* _Task list_
**1.** Please answer these from the passage on being awake:
(a) How do we feel when we do something that doesn't feel right on the most basic level?
(b) Who are dangerous to a system that wants us to function to meet its needs?
(c) Beyond feeling, what is being awake about?
**2.** Copy word for word the part of the passage on being awake that begins at "I love that" and ends after "life we desire.".

* _Reading text_
I love that Betts speaks of being conscious of how we feel because feeling is often the first way we understand our needs.  There is no implication that emotion is weakness or that doing the work to know who we are is vulnerable or demeaning or a waste of time.  The suggestion is that we need to know what we feel in order to know who we are and what we need.  The feeling is the primary driver here, but it is not necessarily solely in respect to emotion.  I like to extrapolate that into how we feel in our lives.  If we do something not in line with our values, we feel it.  If we do something that doesn’t feel right on the most basic level, we feel annoyed or out of place.  It’s important to stop disregarding the signs our body gives us because our emotions do have a physical expression.  Becoming conscious is key to stepping toward the life we love, the life we desire. 

When we awaken to our needs, we are no longer asleep to who we are.  We are no longer vulnerable to outside influence because our actions are based off of our values rather than what others tell us we are supposed to do.  People who wake up to their lives, their needs, are dangerous to a system that wants us to function to meet its needs.  For those who struggle with the emotional concept and think it’s selfish or not the answer, I want to express that being awake is more than just how we feel.  The feeling is how it starts, but being awake is about seeing other opportunities, other solutions to how we live, other ways of operating that don’t deplete the individual or resources.  When we are in touch with how we feel (or how we want to feel) and what we value, we see more than the impact on ourselves, we see the impact on the world and it makes the ideas spin a bit faster and in a different direction.  Being awake doesn’t solely focus on the individual even if it starts that way.  Being awake is being aware of our purpose and the place we want to have as well as the impact we have on the world.  Being awake isn’t some new concept—it has become vital to how we live.  Wake up and feel the truth of who we are and spread our light.

* _Saved data entries_
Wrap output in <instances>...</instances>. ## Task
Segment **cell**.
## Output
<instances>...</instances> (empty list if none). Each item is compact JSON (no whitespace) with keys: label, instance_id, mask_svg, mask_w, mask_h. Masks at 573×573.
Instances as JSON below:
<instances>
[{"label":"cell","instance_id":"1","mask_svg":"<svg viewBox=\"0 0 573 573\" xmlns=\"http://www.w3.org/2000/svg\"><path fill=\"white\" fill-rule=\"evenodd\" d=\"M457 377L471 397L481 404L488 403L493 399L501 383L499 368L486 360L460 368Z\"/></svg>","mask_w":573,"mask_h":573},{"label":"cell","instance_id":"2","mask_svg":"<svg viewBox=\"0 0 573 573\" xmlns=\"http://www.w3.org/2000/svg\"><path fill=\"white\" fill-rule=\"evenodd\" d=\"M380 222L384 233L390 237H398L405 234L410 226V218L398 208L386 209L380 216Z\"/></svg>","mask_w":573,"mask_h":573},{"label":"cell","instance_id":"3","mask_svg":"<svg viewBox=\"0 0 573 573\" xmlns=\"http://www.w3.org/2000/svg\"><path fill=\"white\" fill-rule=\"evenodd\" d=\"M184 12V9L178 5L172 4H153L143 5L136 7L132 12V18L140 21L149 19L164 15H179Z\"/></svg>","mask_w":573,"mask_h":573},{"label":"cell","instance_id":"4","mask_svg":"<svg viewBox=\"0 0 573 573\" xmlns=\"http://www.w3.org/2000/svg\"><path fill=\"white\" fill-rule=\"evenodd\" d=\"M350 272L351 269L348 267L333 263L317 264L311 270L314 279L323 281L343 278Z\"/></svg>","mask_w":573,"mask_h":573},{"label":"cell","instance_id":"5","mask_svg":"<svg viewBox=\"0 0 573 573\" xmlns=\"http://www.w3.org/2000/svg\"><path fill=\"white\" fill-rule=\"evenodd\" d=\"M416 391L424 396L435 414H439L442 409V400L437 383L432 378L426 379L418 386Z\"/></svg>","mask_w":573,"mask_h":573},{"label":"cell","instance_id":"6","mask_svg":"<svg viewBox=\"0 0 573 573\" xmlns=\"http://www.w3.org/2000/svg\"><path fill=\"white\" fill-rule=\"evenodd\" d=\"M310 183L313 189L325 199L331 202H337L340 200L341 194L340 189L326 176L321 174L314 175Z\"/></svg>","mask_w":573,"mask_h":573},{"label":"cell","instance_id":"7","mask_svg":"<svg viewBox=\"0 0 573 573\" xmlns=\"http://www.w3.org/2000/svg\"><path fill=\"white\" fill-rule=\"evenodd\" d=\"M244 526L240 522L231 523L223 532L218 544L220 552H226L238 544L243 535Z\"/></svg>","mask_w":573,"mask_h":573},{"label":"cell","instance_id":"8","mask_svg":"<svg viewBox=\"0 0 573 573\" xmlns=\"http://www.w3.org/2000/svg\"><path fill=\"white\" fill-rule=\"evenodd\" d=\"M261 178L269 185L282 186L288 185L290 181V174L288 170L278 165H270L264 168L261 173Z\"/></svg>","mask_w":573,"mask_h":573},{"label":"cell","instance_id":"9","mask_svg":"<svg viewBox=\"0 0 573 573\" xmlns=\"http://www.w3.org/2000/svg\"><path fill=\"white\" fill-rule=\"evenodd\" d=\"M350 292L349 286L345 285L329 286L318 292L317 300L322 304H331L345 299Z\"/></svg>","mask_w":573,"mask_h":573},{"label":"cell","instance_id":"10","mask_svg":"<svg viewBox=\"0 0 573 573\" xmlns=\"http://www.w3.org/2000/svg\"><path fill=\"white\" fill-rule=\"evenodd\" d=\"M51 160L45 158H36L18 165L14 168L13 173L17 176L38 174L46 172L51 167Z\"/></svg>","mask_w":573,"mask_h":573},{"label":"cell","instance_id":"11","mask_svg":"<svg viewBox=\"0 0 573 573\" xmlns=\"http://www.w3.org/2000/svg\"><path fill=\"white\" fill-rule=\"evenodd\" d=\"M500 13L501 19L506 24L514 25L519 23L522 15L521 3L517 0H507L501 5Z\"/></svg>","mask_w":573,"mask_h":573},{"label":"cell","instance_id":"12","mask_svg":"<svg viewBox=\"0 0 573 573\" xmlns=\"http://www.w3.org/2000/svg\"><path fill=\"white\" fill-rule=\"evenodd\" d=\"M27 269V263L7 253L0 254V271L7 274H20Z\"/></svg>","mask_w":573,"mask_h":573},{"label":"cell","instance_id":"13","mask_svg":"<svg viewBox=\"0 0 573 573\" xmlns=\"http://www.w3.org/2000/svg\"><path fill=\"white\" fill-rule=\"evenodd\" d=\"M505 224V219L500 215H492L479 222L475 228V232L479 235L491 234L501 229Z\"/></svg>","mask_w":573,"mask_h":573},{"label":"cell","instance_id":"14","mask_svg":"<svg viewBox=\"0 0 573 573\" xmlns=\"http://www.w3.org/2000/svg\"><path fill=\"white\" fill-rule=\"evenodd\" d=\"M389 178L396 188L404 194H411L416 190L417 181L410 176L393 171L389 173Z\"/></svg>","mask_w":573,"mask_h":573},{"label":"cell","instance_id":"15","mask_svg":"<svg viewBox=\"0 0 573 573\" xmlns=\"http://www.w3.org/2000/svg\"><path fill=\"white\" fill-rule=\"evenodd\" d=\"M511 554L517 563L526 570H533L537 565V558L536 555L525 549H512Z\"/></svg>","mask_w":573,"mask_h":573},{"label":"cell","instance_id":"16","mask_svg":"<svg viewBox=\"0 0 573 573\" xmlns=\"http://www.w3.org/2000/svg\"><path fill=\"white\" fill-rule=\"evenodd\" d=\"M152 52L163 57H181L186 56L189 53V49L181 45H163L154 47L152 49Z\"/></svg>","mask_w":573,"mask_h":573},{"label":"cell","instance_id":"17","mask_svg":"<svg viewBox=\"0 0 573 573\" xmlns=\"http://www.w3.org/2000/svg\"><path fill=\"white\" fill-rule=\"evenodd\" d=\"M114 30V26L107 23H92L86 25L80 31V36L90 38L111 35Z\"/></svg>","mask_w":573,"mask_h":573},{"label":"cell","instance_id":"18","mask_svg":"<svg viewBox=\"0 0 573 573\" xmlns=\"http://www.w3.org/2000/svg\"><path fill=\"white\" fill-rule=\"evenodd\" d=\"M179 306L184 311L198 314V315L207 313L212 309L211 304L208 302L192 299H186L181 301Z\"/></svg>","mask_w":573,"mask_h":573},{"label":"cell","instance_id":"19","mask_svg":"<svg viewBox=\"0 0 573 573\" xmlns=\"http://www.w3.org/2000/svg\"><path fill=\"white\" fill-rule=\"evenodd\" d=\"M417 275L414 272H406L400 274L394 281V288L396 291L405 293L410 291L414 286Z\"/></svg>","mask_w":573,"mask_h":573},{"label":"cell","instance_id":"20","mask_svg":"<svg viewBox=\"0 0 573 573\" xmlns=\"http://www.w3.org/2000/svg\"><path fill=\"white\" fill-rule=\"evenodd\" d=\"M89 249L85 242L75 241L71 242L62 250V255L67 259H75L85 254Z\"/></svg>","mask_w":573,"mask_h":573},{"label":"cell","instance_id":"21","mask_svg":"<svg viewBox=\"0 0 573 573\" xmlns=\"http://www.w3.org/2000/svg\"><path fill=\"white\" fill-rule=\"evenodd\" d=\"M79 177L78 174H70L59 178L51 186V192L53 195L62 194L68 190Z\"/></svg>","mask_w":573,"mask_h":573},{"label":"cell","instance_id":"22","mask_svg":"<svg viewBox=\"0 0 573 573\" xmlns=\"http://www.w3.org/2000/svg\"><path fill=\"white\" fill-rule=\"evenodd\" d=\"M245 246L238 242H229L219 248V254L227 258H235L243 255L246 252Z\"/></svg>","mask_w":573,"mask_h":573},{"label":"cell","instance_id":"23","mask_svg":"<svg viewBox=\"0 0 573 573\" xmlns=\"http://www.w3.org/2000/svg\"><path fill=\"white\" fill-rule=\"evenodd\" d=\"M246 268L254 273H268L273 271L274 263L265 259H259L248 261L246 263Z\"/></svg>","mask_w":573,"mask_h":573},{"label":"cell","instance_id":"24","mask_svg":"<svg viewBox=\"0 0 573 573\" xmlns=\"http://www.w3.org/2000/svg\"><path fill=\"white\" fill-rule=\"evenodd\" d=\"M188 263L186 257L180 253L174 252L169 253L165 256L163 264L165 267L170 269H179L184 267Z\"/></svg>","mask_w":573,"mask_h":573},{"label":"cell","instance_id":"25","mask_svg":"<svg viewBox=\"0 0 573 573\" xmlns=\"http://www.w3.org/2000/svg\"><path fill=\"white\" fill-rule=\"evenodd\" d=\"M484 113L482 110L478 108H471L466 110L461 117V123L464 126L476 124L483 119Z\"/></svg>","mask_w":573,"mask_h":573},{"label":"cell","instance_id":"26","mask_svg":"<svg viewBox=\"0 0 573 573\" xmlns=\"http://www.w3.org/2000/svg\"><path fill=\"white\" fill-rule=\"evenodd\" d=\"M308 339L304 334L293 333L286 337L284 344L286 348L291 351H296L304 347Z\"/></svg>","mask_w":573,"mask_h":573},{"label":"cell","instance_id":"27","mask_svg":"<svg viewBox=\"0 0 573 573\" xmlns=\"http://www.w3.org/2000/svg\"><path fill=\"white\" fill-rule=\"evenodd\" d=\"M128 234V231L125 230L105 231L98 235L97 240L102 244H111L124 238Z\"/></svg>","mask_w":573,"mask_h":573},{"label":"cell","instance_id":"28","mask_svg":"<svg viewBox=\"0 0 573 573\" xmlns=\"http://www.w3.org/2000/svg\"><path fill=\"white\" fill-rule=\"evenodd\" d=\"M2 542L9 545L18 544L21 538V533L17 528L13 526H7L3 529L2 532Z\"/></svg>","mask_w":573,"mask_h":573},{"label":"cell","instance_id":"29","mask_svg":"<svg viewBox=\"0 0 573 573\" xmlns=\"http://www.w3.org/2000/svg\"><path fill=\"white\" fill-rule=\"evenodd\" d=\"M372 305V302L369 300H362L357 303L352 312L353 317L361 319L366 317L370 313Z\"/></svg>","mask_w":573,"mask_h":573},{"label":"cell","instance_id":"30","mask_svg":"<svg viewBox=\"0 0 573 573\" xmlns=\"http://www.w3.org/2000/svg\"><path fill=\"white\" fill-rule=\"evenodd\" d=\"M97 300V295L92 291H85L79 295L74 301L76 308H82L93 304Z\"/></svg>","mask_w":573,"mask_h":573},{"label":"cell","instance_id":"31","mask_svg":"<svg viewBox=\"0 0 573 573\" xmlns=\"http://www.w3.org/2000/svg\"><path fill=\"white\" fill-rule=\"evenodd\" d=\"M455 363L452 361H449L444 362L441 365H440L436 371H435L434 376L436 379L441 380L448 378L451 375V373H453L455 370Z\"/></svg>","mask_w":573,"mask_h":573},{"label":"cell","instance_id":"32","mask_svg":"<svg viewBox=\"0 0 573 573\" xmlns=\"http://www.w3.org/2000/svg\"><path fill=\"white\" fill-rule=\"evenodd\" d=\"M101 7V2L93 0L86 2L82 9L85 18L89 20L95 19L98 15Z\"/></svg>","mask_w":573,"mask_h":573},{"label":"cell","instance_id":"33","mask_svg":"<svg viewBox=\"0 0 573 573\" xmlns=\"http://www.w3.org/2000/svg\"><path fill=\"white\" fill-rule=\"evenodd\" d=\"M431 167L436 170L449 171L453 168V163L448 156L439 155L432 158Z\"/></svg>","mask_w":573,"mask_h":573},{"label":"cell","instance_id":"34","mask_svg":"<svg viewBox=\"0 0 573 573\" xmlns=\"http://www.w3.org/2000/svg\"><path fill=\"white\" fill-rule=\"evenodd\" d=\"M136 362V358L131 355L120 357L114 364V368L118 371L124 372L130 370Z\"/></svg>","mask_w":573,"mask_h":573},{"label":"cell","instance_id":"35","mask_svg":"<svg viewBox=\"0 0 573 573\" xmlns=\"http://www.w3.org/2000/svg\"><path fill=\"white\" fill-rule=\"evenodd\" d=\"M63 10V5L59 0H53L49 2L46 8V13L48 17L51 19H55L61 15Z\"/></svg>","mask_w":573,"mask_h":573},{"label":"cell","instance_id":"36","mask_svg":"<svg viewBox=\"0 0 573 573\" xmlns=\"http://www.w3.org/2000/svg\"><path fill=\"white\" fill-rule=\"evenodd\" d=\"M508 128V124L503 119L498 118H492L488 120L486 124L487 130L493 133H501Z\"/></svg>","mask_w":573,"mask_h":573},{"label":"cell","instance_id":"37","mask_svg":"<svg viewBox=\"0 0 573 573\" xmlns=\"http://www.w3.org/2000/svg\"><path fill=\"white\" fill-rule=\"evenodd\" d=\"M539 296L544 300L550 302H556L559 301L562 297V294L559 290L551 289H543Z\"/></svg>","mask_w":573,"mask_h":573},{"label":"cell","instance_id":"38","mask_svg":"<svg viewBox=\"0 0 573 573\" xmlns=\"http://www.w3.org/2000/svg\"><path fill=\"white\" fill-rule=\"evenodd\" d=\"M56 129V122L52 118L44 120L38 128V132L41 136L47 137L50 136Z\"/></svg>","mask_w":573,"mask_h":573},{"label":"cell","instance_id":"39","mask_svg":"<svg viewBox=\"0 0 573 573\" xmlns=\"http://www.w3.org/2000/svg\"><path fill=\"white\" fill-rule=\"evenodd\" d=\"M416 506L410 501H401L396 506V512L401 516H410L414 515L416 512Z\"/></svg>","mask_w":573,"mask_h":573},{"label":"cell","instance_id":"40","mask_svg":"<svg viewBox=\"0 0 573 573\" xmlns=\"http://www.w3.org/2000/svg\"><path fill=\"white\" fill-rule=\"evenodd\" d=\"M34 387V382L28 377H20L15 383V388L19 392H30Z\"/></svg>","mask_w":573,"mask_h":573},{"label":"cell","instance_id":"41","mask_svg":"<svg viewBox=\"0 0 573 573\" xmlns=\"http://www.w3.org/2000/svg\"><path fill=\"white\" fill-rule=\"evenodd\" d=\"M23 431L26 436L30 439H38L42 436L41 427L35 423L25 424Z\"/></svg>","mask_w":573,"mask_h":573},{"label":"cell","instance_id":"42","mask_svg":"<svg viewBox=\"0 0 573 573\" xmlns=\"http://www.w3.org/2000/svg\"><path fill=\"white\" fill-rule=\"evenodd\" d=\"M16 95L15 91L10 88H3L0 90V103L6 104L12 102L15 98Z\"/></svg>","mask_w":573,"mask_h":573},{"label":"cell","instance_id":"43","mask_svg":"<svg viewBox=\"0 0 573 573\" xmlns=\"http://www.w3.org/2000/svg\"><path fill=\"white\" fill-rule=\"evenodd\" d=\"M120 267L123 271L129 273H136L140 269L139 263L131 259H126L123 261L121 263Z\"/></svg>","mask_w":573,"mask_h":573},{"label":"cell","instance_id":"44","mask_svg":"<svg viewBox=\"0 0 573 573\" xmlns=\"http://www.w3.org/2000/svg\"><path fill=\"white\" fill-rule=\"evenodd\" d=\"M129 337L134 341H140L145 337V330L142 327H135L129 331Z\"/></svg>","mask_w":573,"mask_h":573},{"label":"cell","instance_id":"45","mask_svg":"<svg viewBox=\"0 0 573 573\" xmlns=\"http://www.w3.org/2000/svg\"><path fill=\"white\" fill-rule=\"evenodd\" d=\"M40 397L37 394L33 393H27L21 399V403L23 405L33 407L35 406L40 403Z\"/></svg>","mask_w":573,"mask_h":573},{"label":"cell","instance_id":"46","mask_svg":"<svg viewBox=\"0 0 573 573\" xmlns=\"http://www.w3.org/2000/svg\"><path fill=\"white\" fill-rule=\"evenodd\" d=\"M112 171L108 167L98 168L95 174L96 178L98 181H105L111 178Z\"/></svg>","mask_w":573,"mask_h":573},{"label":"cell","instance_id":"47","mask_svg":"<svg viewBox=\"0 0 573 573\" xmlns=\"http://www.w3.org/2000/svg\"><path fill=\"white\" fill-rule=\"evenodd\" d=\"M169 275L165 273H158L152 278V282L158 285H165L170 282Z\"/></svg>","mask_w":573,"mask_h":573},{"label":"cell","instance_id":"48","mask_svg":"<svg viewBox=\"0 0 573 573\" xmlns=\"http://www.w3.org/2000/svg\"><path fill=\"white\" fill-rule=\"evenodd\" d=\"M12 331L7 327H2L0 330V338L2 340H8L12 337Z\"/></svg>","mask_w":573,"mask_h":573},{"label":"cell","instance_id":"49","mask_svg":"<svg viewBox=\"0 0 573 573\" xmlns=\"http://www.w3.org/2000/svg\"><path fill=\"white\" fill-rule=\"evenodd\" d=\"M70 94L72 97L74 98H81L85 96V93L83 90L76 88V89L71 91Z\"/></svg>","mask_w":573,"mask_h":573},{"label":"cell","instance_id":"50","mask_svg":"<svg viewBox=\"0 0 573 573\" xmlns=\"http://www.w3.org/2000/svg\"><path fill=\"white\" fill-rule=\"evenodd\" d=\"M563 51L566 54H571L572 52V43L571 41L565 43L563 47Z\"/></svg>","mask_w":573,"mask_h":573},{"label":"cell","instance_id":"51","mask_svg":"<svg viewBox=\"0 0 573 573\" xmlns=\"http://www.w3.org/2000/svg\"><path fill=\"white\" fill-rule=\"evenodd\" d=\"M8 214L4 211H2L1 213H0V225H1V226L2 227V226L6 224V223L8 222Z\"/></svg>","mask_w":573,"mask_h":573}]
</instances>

* _Answer section_
**1.**
(a) Annoyed or out of place.
(b) People who wake up to their lives, their needs.
(c) Seeing other opportunities, other solutions to how we live, other ways of operating that don't deplete the individual or resources.

**2.**
I love that Betts speaks of being conscious of how we feel because feeling is often the first way we understand our needs.  There is no implication that emotion is weakness or that doing the work to know who we are is vulnerable or demeaning or a waste of time.  The suggestion is that we need to know what we feel in order to know who we are and what we need.  The feeling is the primary driver here, but it is not necessarily solely in respect to emotion.  I like to extrapolate that into how we feel in our lives.  If we do something not in line with our values, we feel it.  If we do something that doesn’t feel right on the most basic level, we feel annoyed or out of place.  It’s important to stop disregarding the signs our body gives us because our emotions do have a physical expression.  Becoming conscious is key to stepping toward the life we love, the life we desire.